Do símbolo de renascimento ao motor da indústria: entenda a virada
ABICAB – A Associação Brasileira da Indústria de Chocolates destaca que, mesmo com o cacau mais caro em décadas, a procura pelos ovos de Páscoa permanece firme, sustentando um mercado que movimenta cifras bilionárias no Brasil e no mundo.
- Em resumo: A tradição religiosa encontrou na Revolução Industrial e nas cotações de cacau o empurrão definitivo para transformar ovos em ícones de consumo.
Raízes religiosas e o jejum que lotou as despensas
Antes do chocolate, povos egípcios e persas já decoravam ovos para celebrar o retorno da primavera. Séculos depois, a Igreja incorporou o símbolo à Páscoa: o ovo representava o túmulo vazio após a Ressurreição. Durante a Quaresma, o consumo de carne e derivados, inclusive ovos, era vetado – mas as galinhas não paravam de botar. A solução foi cozinhar, pintar e guardar para o domingo festivo.
“Assim como um pintinho rompe a casca para nascer, o ovo lembra o fiel de que há vida depois da pedra removida do túmulo”, relata o registro histórico cristão.
Da confeitaria francesa ao império do chocolate industrial
No século XVIII, confeiteiros franceses passaram a esvaziar ovos comuns e preenchê-los com chocolate líquido. A partir do século XIX, a invenção das formas metálicas e o refino do cacau na Inglaterra e na Alemanha permitiram produzir ovos totalmente de chocolate – formato oco, mais leve e barato de transportar.

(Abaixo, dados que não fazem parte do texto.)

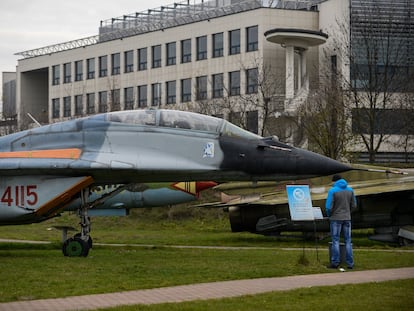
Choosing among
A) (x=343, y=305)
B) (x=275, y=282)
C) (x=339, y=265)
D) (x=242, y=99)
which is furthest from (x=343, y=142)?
(x=343, y=305)

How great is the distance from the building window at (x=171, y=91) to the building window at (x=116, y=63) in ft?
19.4

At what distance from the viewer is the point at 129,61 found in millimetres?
70250

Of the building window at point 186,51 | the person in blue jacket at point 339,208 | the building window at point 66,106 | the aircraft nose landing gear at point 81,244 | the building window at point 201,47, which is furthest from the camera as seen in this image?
→ the building window at point 66,106

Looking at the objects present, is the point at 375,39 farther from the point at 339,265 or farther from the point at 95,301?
the point at 95,301

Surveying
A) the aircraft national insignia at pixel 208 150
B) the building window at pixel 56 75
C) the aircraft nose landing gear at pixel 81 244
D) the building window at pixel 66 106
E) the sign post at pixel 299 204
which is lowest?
the aircraft nose landing gear at pixel 81 244

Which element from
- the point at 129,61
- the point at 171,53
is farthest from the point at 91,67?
the point at 171,53

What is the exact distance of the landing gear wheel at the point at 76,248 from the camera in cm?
1836

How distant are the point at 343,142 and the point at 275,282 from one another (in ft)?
81.4

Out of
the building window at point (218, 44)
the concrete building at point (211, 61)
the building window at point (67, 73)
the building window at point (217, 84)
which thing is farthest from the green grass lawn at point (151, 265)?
the building window at point (67, 73)

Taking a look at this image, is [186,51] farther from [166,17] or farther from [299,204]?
[299,204]

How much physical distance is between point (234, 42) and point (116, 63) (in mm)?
13743

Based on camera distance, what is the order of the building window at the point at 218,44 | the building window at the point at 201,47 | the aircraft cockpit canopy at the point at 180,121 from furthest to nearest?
the building window at the point at 201,47, the building window at the point at 218,44, the aircraft cockpit canopy at the point at 180,121

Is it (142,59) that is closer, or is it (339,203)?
(339,203)

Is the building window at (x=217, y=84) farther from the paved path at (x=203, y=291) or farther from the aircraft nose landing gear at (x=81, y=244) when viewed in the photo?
the paved path at (x=203, y=291)
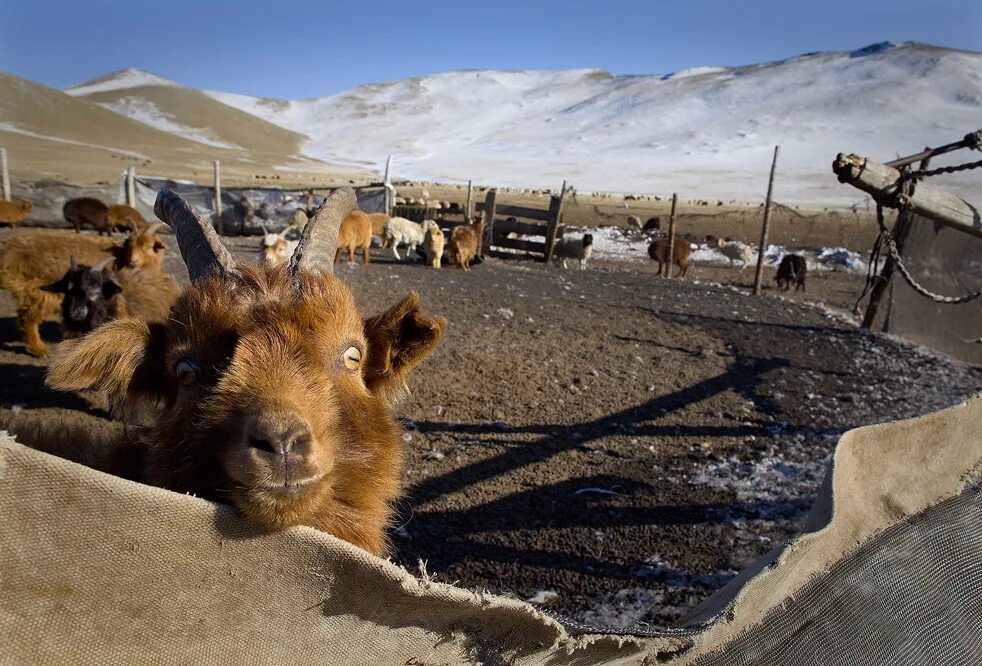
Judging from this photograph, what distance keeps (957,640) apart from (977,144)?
5205 mm

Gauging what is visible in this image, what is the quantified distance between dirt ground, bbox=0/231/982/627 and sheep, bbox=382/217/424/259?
9.27 metres

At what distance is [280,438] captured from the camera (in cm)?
158

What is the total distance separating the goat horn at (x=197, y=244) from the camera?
2.37 meters

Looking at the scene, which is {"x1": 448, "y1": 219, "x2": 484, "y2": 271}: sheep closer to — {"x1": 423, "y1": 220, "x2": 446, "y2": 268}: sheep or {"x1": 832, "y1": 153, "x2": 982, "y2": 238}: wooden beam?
{"x1": 423, "y1": 220, "x2": 446, "y2": 268}: sheep

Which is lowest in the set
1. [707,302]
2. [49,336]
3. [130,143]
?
[49,336]

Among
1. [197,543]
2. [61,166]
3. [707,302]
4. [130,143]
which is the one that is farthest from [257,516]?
[130,143]

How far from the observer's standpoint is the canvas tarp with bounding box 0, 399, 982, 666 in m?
0.97

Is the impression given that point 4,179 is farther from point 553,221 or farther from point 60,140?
point 60,140

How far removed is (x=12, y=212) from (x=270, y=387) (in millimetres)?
21569

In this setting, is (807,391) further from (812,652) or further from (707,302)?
(812,652)

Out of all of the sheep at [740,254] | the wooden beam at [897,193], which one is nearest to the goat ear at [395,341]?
the wooden beam at [897,193]

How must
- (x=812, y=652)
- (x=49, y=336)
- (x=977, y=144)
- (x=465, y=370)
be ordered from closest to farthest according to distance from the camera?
(x=812, y=652) → (x=977, y=144) → (x=465, y=370) → (x=49, y=336)

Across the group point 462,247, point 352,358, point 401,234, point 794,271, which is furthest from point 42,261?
point 794,271

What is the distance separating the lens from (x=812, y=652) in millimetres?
1489
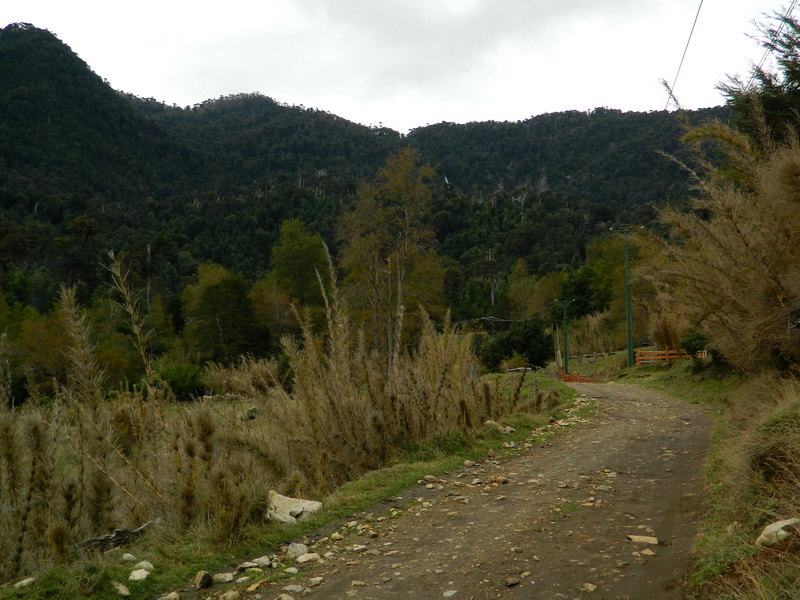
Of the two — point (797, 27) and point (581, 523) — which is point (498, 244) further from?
point (581, 523)

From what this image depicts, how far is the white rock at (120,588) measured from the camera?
A: 3.76 meters

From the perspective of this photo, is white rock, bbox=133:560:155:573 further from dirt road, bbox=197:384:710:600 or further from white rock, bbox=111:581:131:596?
dirt road, bbox=197:384:710:600

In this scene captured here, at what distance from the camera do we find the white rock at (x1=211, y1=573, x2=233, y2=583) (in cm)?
402

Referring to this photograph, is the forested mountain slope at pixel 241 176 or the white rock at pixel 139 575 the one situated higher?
the forested mountain slope at pixel 241 176

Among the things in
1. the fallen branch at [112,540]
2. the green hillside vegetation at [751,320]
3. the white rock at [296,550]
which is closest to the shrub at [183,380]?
the fallen branch at [112,540]

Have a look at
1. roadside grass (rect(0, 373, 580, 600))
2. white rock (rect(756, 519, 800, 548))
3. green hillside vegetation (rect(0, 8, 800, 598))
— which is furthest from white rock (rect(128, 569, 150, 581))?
white rock (rect(756, 519, 800, 548))

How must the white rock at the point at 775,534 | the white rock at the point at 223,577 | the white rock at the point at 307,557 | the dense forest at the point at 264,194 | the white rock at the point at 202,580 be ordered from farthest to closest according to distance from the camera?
the dense forest at the point at 264,194 < the white rock at the point at 307,557 < the white rock at the point at 223,577 < the white rock at the point at 202,580 < the white rock at the point at 775,534

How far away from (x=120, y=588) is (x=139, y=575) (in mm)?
208

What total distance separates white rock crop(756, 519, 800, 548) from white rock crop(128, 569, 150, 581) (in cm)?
366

Hoje, o cenário é ditado pela commodity: contratos futuros de cacau na Bolsa de Nova York romperam máximas de 46 anos, segundo dados da Reuters. Mesmo assim, a indústria nacional expôs mais de 150 lançamentos em 2024, apostando em recheios premium para defender margens.

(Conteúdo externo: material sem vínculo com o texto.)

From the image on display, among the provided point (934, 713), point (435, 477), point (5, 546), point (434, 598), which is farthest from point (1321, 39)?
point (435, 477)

Impacto no bolso: por que você continua comprando?
Inflação de alimentos, renda apertada e taxas de juros elevadas não impedem a compra do tradicional ovo. Analistas atribuem o fenômeno ao apelo emocional: presentear com chocolate concentra valor simbólico alto em embalagem relativamente pequena, algo que consumidores aceitam pagar mesmo em tempos de orçamento restrito.